District 4 trustee Marcelo Casillas asked how Katz would suggest handling the bond election if SACSCOC’s feedback is negative and questioned Katz’s confidence in the district’s ability to meet the agency’s recommendations.
“I think that has implications for us to consider not taking the bond election in May,” Katz said. “We may want to wait until we get some information from SACSCOC to see how they are reviewing the letters.
“I’m having doubts when SACSCOC will approve those things and we’ll be cleared off the record,” Katz said in response to Casillas’ concern.
Despite Katz’s concerns with public opinion of the board following SACSCOC’s recommendations, she did not vote against the bond issue.
District 5 trustee Roberto Zarate, District 1 trustee Joe Alderete, Sprague and McClendon agreed the board should vote in favor of a May bond election.
Rindfuss expressed concern with the public’s perception of the board during a bond election if the accreditation violations are not resolved.
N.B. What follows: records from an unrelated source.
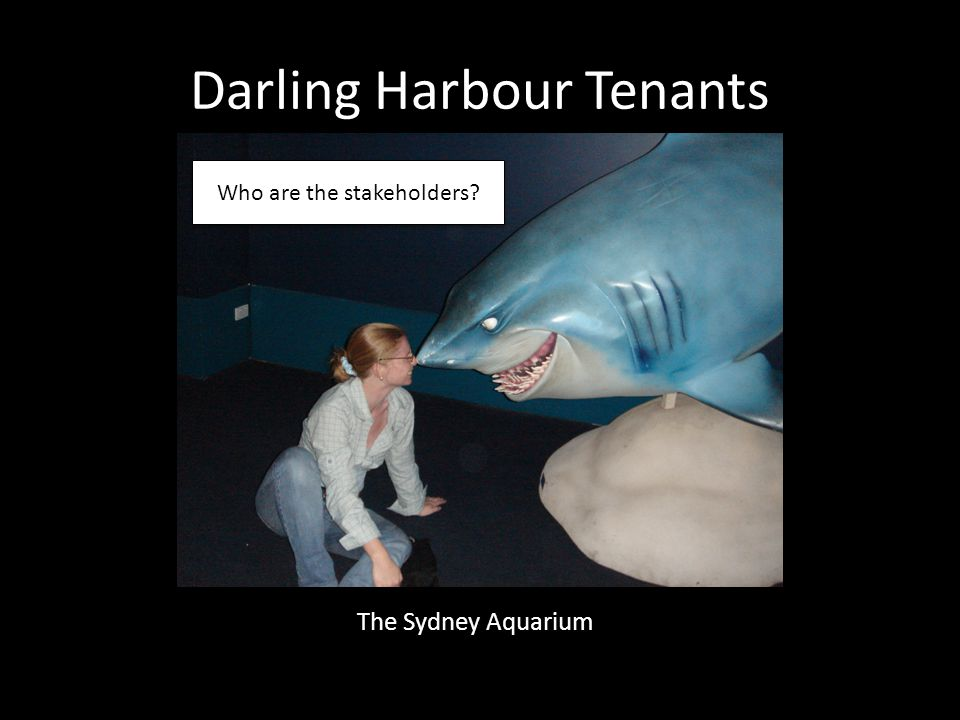 Darling Harbour Tenants The Sydney Aquarium Who are the stakeholders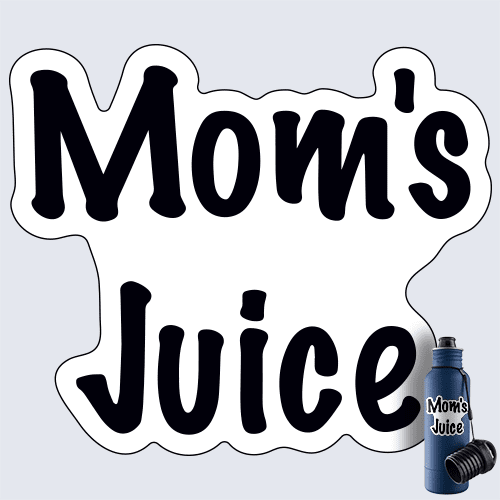 Mom's Juice Decal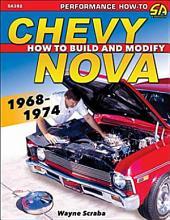 Chevy Nova 1968-1974: How to Build and Modify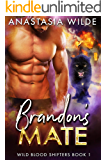 Brandon's Mate (Wild Blood Shifters Book 1)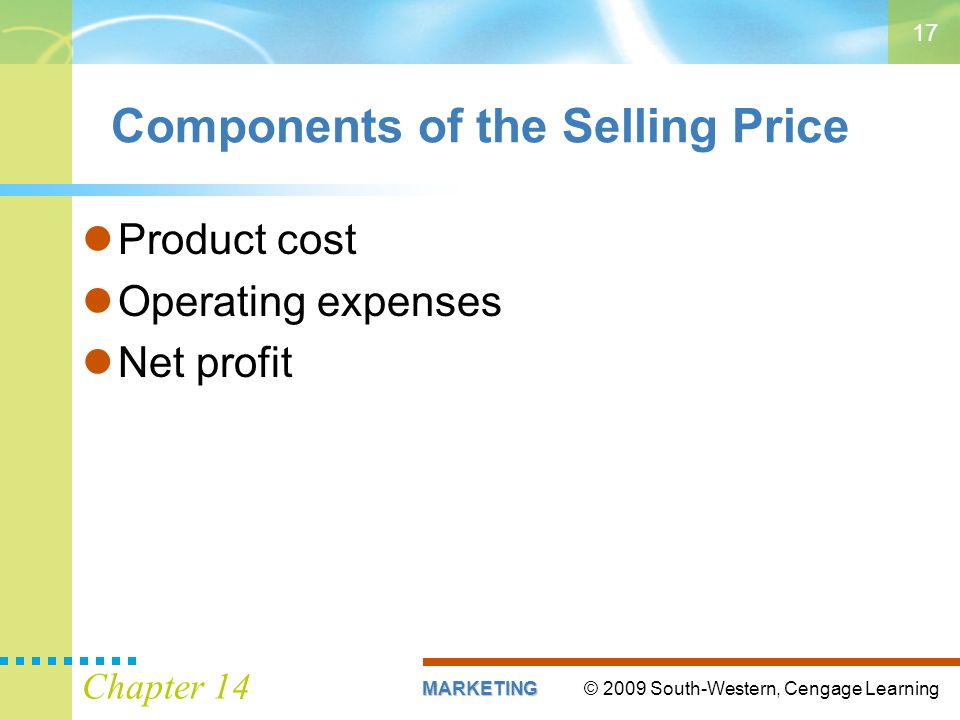 © 2009 South-Western, Cengage LearningMARKETING Chapter 14 17 Components of the Selling Price Product cost Operating expenses Net profit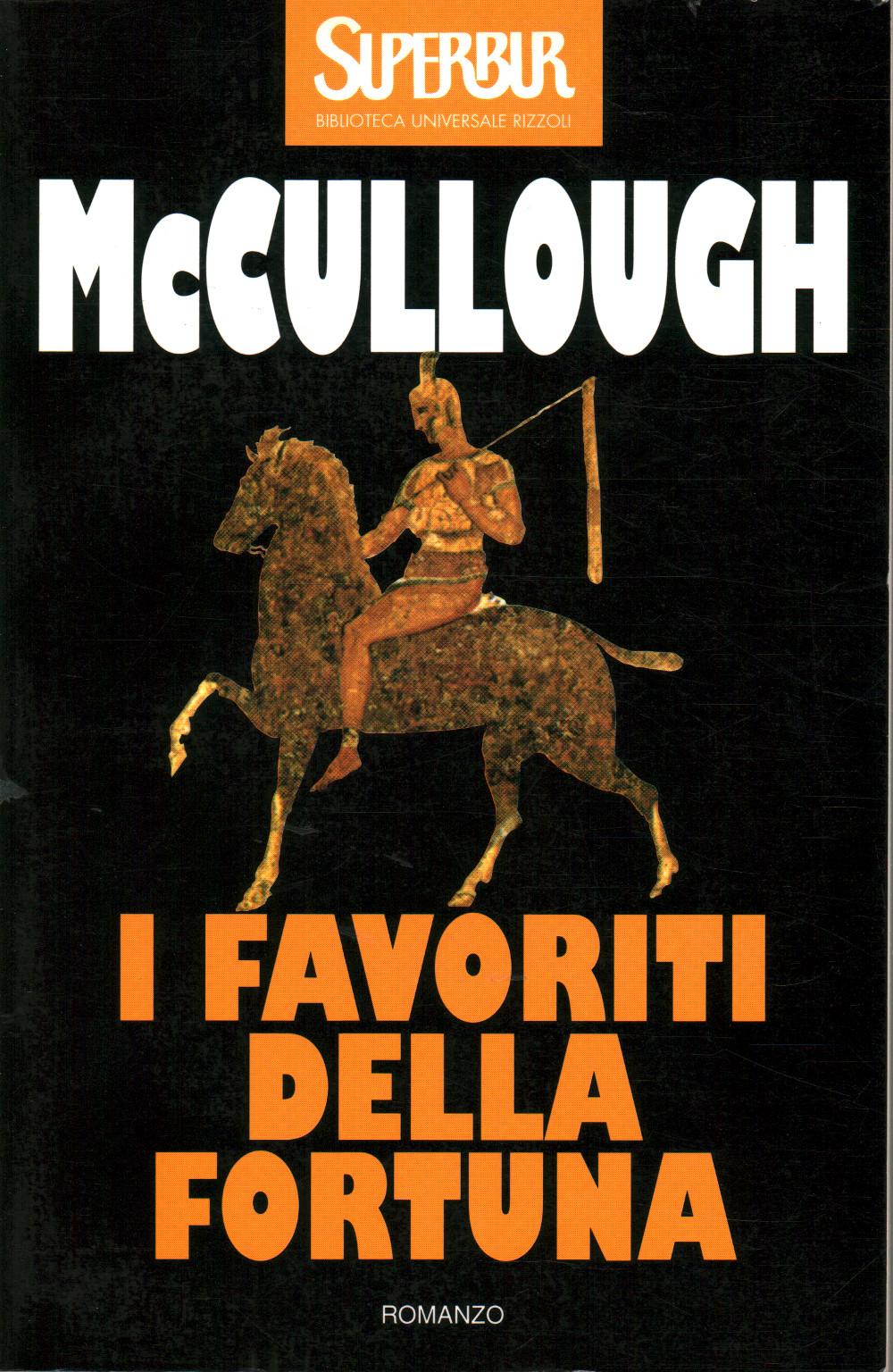 I favoriti della fortuna - Colleen McCullough - Narrativa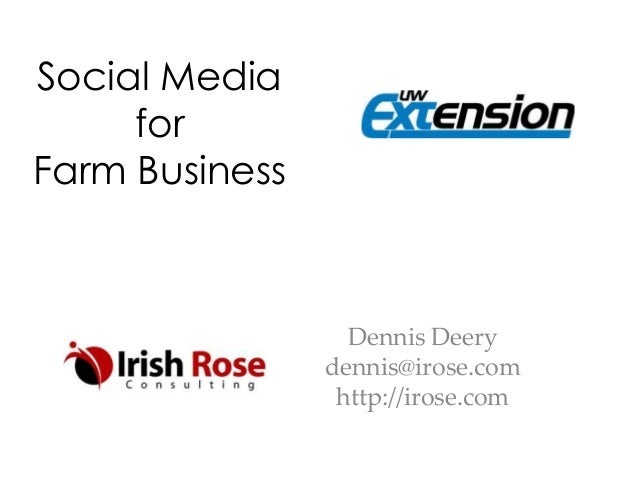 Social Media for Farm Business  Dennis Deery dennis@irose.com http://irose.com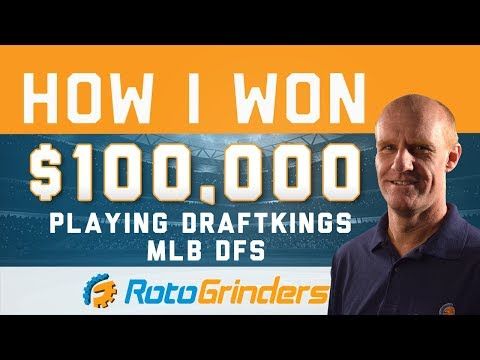 How I Won $100,000 Playing DraftKings MLB DFS
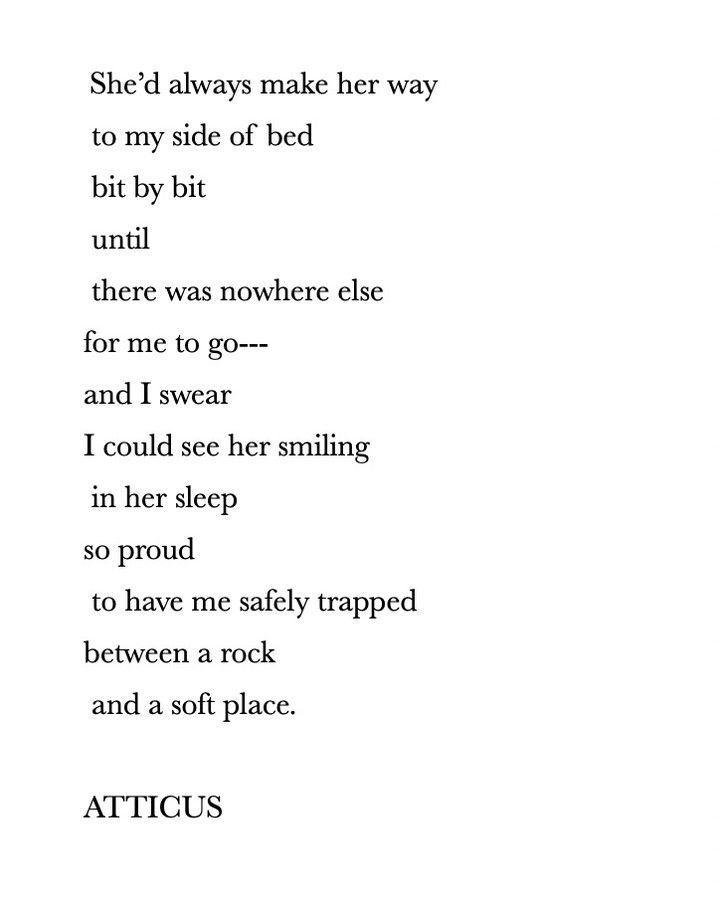 A Rock And A Soft Place Atticuspoetry Atticus Poetry Love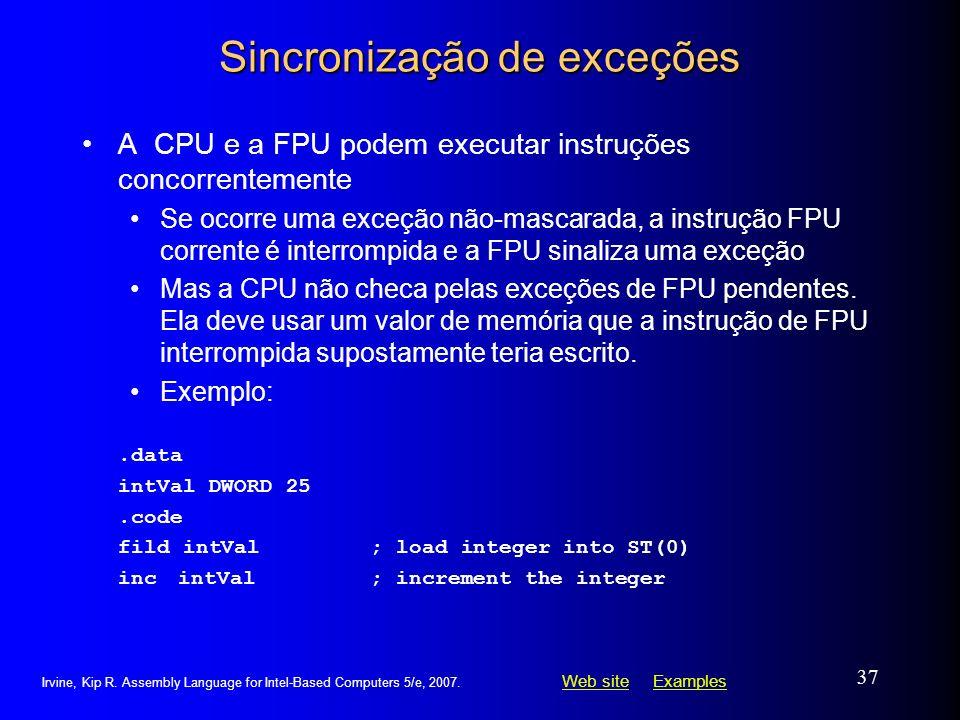 Web siteWeb site ExamplesExamples Irvine, Kip R. Assembly Language for Intel-Based Computers 5/e, 2007. 37 Sincronização de exceções A CPU e a FPU pod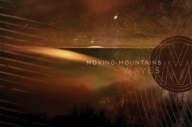 Moving Mountains - Waves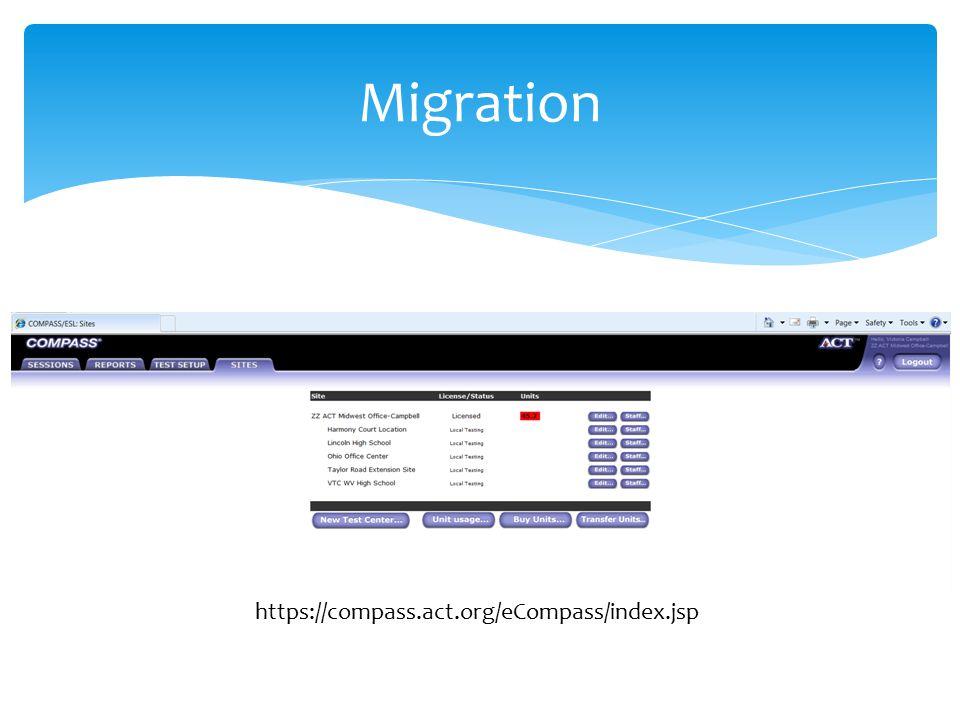 Migration https://compass.act.org/eCompass/index.jsp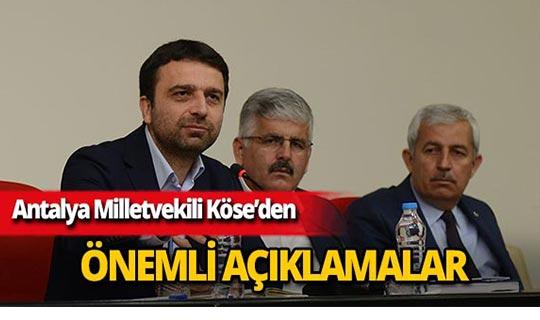 """Antalya Milletvekili Köse: """"Aynı davayı savunuyoruz"""""""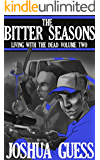 The Bitter Seasons (Living With the Dead Book 2)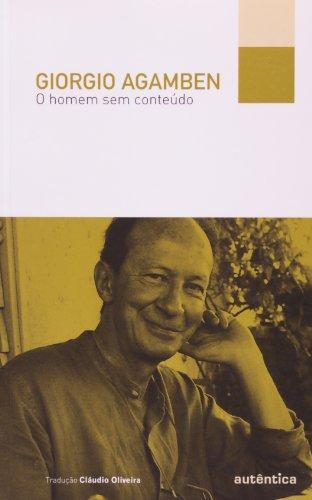 O homem sem conteúdo, livro de Giorgio Agamben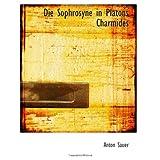 Die Sophrosyne in Platons Charmides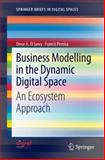 Business Modelling in the Dynamic Digital Space : An Ecosystem Approach, El Sawy, Omar A. and Pereira, Francis, 3642317642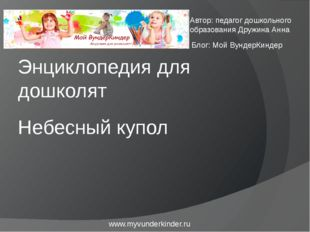 Небесный купол Энциклопедия для дошколят www.myvunderkinder.ru Автор: педагог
Alderete rebutted, saying the board has held public meetings and the college presidents have sent emails to students.
Alderete said students should be able to trust the college presidents.
President Robert Vela said he sent personal letters to all 20,000 students actively enrolled.
The letter was sent Dec. 16 to students who had registered by then.
The letter said the college is still accredited and students should not worry about the loss of accreditation; the letter said students should continue to enroll, students nearing graduation should continue to meet with advisers and eligible students will continue to receive financial aid.
Dual credit students were excluded from receiving this letter, and Vanessa Torres director of public relations at this college, said dual credit students will receive a letter explaining the accreditation issue from corresponding school districts.
District 8 trustee Clint Kingsbery expressed concern for the amount of needed construction and renovation dependent on the bond issues’ public approval and asked how the board could meet St. Philip’s renovation and construction needs if it does not pass.
Alderete said the citizens advisory committee had concerns with the square footage of the Westside Education and Training Center and the Southside Education and Training Center.
The citizens advisory committee wanted to see the square footage of the regional campuses double after the recommendation to increase funding to the campuses to $23 million each.
Strybos said the regional campuses will expand from the original 30,000 square feet to 40,000 square feet with the new bond issue.
Alderete expressed concern for the citizens advisory committee, saying the committee would not understand the meager increase in building size considering the recommended funds were more than doubled from the board’s recommended $11 million each.
Katz assured Alderete that a 40,000-square-foot building is massive, and Strybos assured Alderete the land the campuses will be constructed on could not accommodate a structure of more than 50,00 square feet, and 40,000 square feet would be adequate.